====== Task data

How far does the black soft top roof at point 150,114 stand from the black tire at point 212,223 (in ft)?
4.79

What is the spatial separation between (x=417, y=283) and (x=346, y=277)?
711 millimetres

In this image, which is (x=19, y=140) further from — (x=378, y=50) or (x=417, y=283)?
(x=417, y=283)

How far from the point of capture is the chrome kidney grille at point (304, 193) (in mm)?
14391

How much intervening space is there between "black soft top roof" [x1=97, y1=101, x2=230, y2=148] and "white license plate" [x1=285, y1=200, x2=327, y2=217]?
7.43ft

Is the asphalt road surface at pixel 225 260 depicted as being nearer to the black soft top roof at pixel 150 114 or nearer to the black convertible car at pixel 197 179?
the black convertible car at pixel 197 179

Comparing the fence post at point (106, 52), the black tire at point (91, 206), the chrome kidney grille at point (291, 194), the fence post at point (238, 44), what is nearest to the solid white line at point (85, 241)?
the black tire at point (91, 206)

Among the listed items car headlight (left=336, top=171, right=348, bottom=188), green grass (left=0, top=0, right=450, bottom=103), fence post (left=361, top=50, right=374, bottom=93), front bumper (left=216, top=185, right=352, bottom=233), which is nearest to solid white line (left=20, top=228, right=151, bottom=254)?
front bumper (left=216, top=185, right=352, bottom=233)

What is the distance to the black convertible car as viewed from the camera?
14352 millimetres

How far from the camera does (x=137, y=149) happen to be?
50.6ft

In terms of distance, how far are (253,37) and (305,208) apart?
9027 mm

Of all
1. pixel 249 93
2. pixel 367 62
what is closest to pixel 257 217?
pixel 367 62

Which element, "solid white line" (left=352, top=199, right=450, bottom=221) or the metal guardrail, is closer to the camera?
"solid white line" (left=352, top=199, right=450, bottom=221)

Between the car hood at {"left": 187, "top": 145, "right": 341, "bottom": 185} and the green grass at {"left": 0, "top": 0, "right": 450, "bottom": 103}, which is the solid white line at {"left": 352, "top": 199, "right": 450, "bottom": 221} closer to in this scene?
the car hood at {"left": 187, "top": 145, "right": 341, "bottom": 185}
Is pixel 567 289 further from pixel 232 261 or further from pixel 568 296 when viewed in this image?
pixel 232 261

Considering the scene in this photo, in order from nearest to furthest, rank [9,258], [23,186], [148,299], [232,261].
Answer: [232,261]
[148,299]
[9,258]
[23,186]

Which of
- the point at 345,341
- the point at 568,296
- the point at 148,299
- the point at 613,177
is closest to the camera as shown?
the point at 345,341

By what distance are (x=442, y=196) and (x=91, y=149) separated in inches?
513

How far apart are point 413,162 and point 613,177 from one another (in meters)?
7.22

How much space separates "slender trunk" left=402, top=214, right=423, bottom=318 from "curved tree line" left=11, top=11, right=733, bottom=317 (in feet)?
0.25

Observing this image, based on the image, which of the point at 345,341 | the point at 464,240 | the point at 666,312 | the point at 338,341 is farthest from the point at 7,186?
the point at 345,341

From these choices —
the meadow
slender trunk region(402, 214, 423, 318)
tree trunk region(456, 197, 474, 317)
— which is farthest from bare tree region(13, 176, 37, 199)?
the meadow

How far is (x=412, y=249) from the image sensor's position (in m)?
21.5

============

Objective: Every line from the one holding "By what distance" through the final line of the listing must be echoed exactly; leave out all other lines.

Solution for this task:
By what distance are (x=442, y=196) and (x=91, y=149) separated in inches?
513

How far apart are point 413,162 and point 613,177 from one another (in meters)?
7.22

How much space separates "slender trunk" left=402, top=214, right=423, bottom=318 from "curved tree line" left=11, top=11, right=733, bottom=317 (in feet)?
0.25

Observing this image, based on the image, which of the point at 345,341 | the point at 464,240 | the point at 666,312 | the point at 338,341 is farthest from the point at 7,186?
the point at 345,341

From these choices —
the meadow
slender trunk region(402, 214, 423, 318)
tree trunk region(456, 197, 474, 317)
— which is farthest from bare tree region(13, 176, 37, 199)?
the meadow

How far is (x=412, y=249) from the image sensor's position (in m)?
21.5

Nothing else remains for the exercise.